Model Comparison: Qwen3 vs EmbeddingGemma
I tested the current model (qwen3-embedding:0.6b) against Google's embeddinggemma (308M params, MTEB 69.67):
| Model | Dims | Speed (warm) | Avg Cosine | MTEB English |
|---|---|---|---|---|
| qwen3-embedding:0.6b | 1024 | 46.3ms | 0.5432 | ~65-66 |
| embeddinggemma | 768 | 60.4ms | 0.4783 | 69.67 |
Despite EmbeddingGemma's higher MTEB benchmark score, Qwen3 won on actual vault retrieval tasks — likely because Qwen's training data includes more code and markdown content. It was also 23% faster. No model change needed.
What I Didn't Change
Not everything that could be optimized should be:
Instruction prefix — Qwen3-Embedding supports instruction-aware queries. I tested prepending task-specific instructions to queries. It hurt 3 out of 4 test queries because the indexed documents weren't embedded with matching instructions. Not worth re-indexing 1,620 files for marginal-at-best improvement.

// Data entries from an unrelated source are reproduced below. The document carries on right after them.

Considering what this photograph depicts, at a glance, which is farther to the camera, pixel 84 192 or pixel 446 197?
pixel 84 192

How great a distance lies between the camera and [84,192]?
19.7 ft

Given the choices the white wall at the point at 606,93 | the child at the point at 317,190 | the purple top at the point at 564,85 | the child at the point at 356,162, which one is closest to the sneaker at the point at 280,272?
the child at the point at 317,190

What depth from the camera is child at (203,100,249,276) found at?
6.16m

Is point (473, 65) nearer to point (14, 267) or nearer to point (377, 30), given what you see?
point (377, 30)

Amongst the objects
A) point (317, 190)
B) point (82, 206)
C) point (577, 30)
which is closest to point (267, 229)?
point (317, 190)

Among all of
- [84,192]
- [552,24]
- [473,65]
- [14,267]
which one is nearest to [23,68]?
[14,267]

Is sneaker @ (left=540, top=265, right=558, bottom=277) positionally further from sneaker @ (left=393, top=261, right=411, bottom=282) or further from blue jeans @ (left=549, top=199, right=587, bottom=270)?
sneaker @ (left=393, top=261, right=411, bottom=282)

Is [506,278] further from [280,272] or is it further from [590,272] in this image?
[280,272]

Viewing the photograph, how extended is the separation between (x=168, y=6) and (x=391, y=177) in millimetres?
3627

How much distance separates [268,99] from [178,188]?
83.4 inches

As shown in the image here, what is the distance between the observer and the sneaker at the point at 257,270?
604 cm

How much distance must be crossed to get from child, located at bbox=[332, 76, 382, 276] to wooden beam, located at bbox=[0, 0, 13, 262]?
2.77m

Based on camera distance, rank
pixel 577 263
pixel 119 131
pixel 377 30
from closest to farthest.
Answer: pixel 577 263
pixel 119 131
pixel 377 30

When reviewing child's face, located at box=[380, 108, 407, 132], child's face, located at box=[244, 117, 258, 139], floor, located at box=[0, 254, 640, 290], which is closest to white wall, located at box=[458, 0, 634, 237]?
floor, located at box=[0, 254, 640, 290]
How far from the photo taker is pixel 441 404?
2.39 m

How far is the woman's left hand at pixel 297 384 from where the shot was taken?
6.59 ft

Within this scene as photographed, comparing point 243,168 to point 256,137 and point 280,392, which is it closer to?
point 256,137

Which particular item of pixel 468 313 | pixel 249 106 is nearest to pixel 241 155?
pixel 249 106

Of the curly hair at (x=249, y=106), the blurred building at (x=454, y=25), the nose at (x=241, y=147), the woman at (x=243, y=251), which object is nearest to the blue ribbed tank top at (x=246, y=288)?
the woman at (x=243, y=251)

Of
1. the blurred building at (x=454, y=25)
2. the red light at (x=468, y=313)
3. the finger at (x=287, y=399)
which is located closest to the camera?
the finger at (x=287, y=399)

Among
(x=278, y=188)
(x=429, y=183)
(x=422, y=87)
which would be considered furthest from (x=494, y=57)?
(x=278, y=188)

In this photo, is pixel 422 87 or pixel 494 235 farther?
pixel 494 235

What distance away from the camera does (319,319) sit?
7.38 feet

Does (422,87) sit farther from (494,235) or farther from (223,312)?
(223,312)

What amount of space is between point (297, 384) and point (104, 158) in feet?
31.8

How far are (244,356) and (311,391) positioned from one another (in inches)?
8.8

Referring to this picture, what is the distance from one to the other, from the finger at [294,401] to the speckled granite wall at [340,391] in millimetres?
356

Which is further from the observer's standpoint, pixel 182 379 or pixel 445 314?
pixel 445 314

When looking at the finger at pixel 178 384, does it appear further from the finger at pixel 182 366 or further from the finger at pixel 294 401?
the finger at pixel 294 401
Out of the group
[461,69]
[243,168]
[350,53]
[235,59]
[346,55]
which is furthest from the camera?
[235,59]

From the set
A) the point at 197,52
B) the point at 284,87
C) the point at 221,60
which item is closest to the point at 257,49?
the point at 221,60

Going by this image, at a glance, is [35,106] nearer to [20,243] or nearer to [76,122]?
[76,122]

HyDE query expansion — Generating a hypothetical document before searching helps vague conceptual queries but hurts specific ones, and adds 580–1,586ms of LLM generation latency. It stays as an opt-in --expand flag, not the default.
HNSW/IVF indexing — Approximate nearest neighbor algorithms are designed for 10K+ vectors. At 1,620 files, brute-force cosine with NumPy is already sub-millisecond. The overhead of maintaining an ANN index isn't justified.
What's Next
Three potential optimizations that I'm tracking but haven't implemented:
-
sqlite-vec extension — SIMD-accelerated distance functions as a SQLite extension. Would make search sub-10ms even without NumPy.
-
Matryoshka dimension reduction — Qwen3-embedding supports truncating from 1024 to 512 dimensions at ~95% quality. Would halve storage and speed up computation 2x. Needs A/B testing to verify acceptable quality.
-
Binary quantization pre-filter — Store 1-bit binary embeddings alongside float32. Use Hamming distance for fast candidate retrieval, then rescore top-N with full cosine. sqlite-vec supports this natively. The embedding API call (~50ms) is now the dominant cost, not computation. For a 1,620-file vault with semantic + BM25 hybrid search, 90ms total is fast enough that search feels instant in practice. The real win was confirming that the current model and architecture are already well-suited to the task — sometimes the best optimization is knowing when to stop.